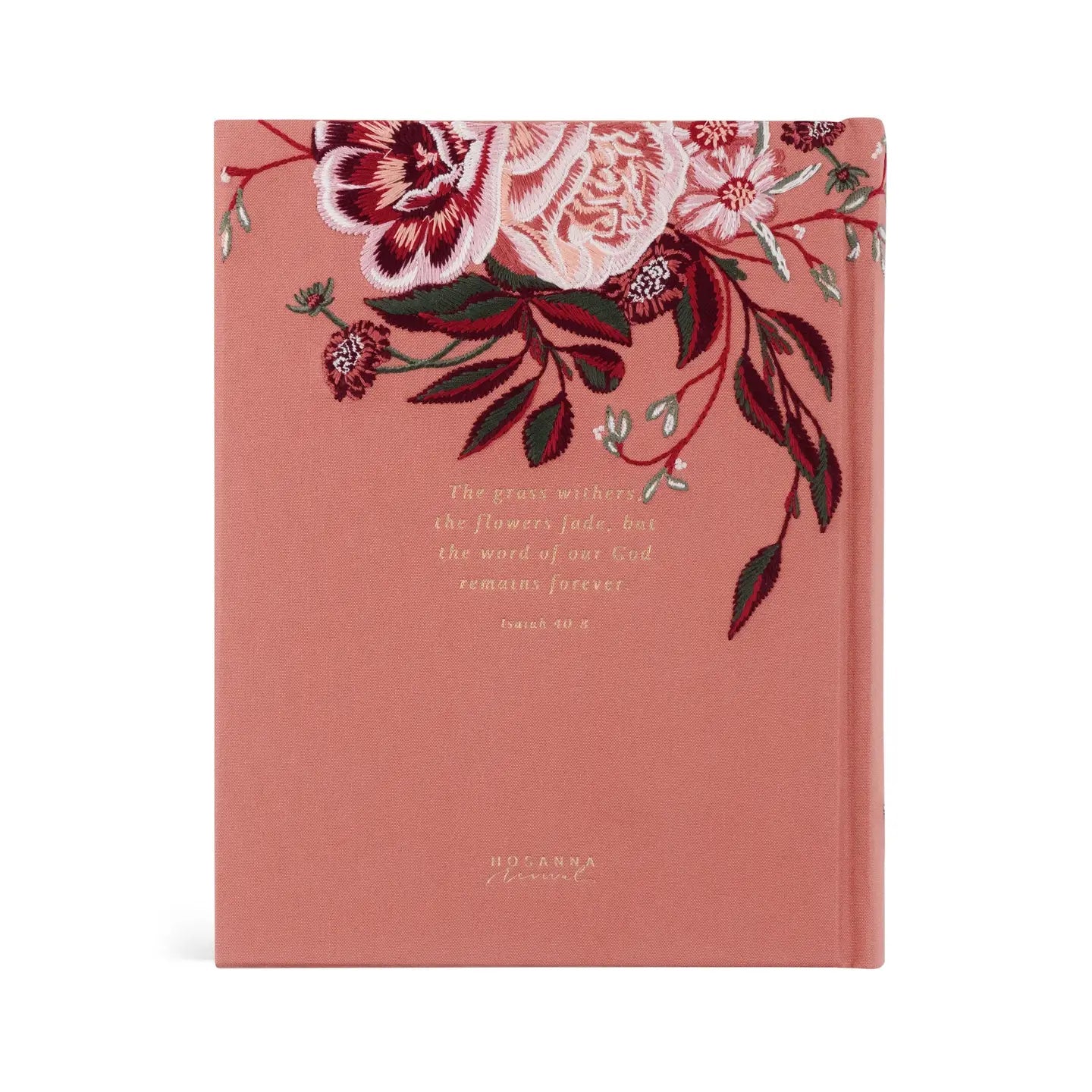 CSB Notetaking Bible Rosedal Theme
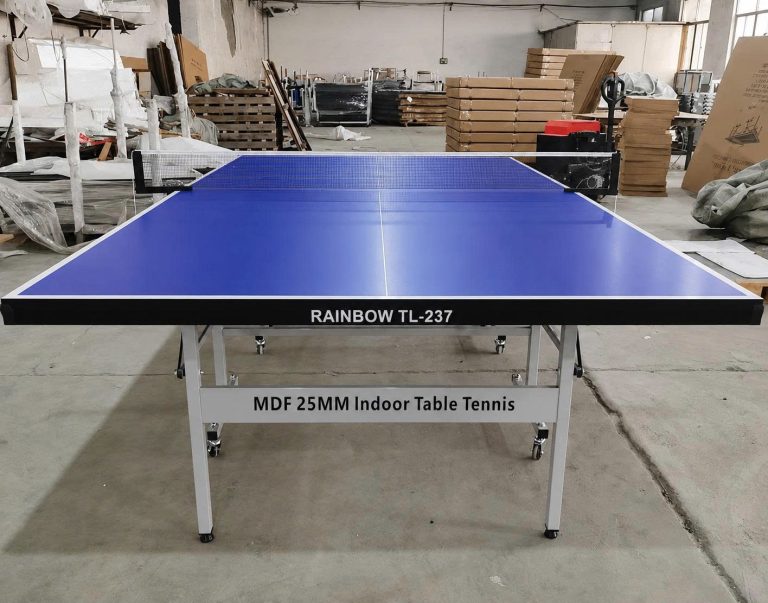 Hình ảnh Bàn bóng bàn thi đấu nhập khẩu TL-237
---
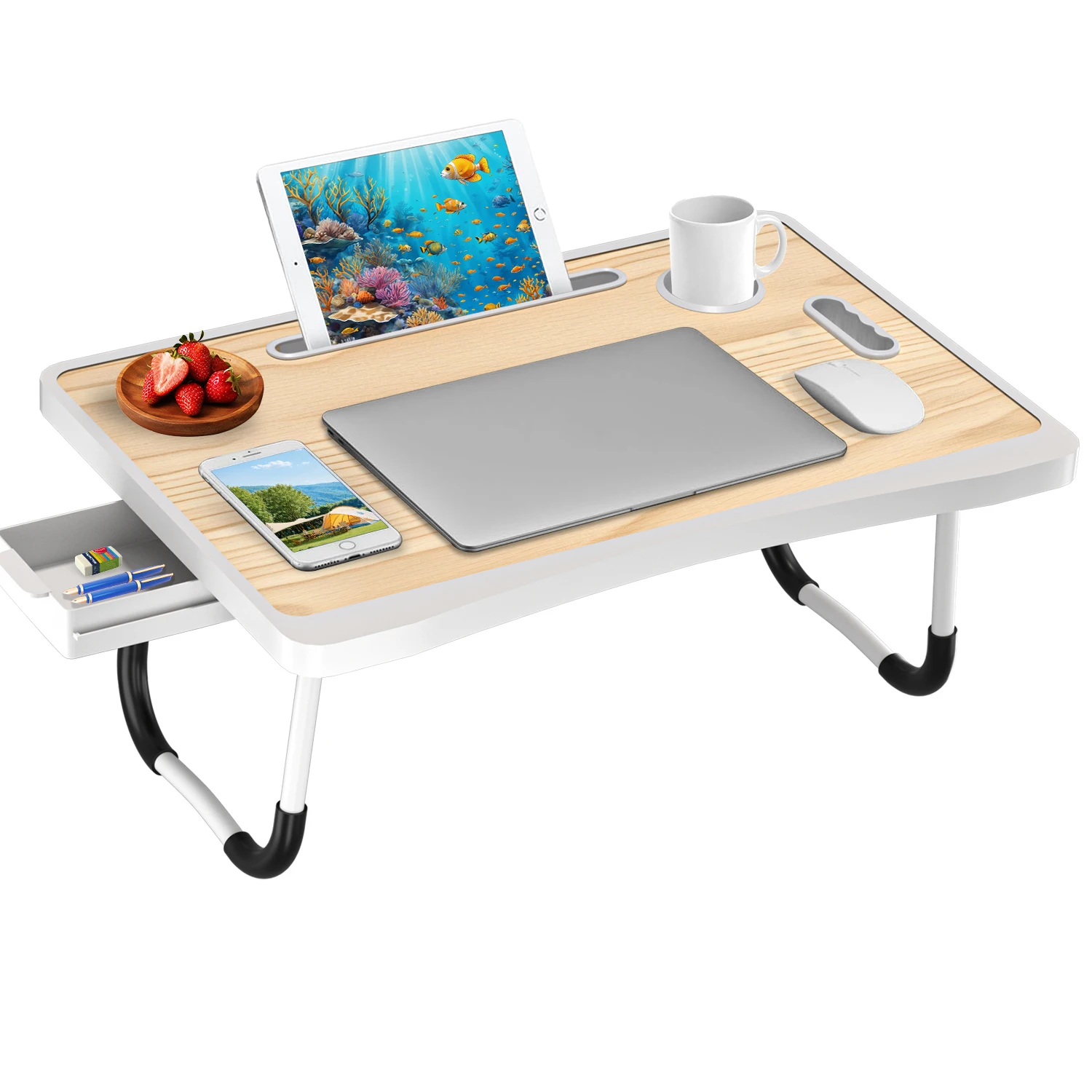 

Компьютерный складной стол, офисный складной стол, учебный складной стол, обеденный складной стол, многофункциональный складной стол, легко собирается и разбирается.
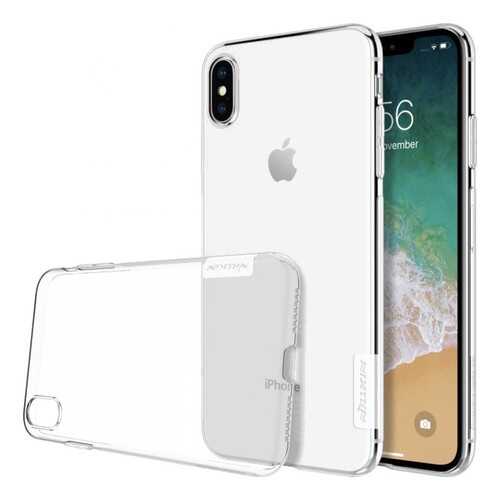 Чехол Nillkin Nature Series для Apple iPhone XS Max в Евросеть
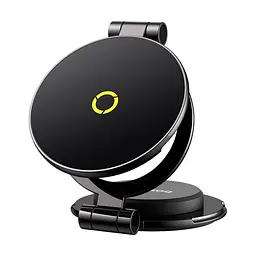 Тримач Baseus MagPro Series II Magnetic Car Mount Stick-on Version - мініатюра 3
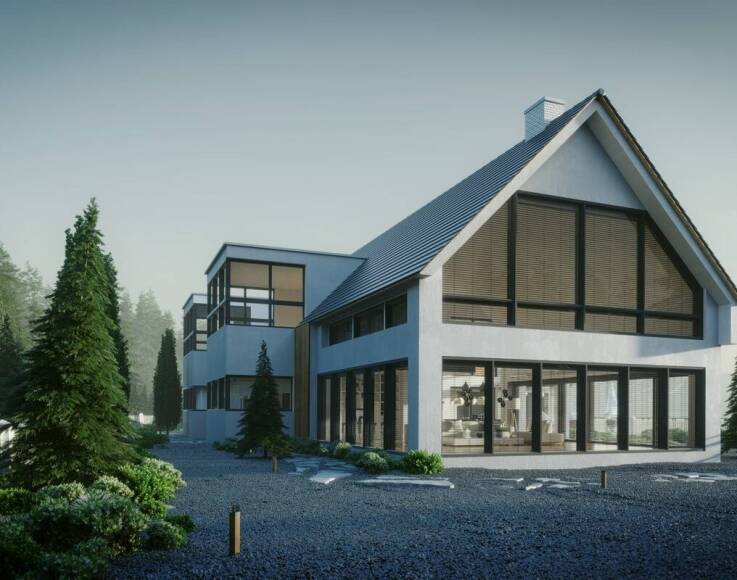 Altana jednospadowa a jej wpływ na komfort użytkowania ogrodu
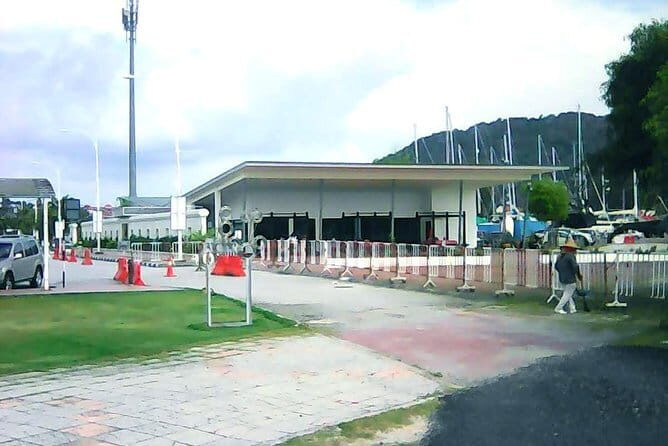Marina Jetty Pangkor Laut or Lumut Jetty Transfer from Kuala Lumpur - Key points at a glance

▶ _ABOUT THIS TASK_
Recast the lines between the one holding "Компьютерный складной стол, офисный" and the one holding "Marina Jetty Pangkor", inclusive, as a Markdown table with the columns No. and Text, skipping blank lines and leaving out the pictures.

▶ _EXERCISE ANSWER_
| No. | Text |
|---|---|
| 1 | Компьютерный складной стол, офисный складной стол, учебный складной стол, обеденный складной стол, многофункциональный складной стол, легко собирается и разбирается. |
| 2 |  Чехол Nillkin Nature Series для Apple iPhone XS Max в Евросеть |
| 3 |  Тримач Baseus MagPro Series II Magnetic Car Mount Stick-on Version - мініатюра 3 |
| 4 |  Altana jednospadowa a jej wpływ na komfort użytkowania ogrodu |
| 5 | Marina Jetty Pangkor Laut or Lumut Jetty Transfer from Kuala Lumpur - Key points at a glance |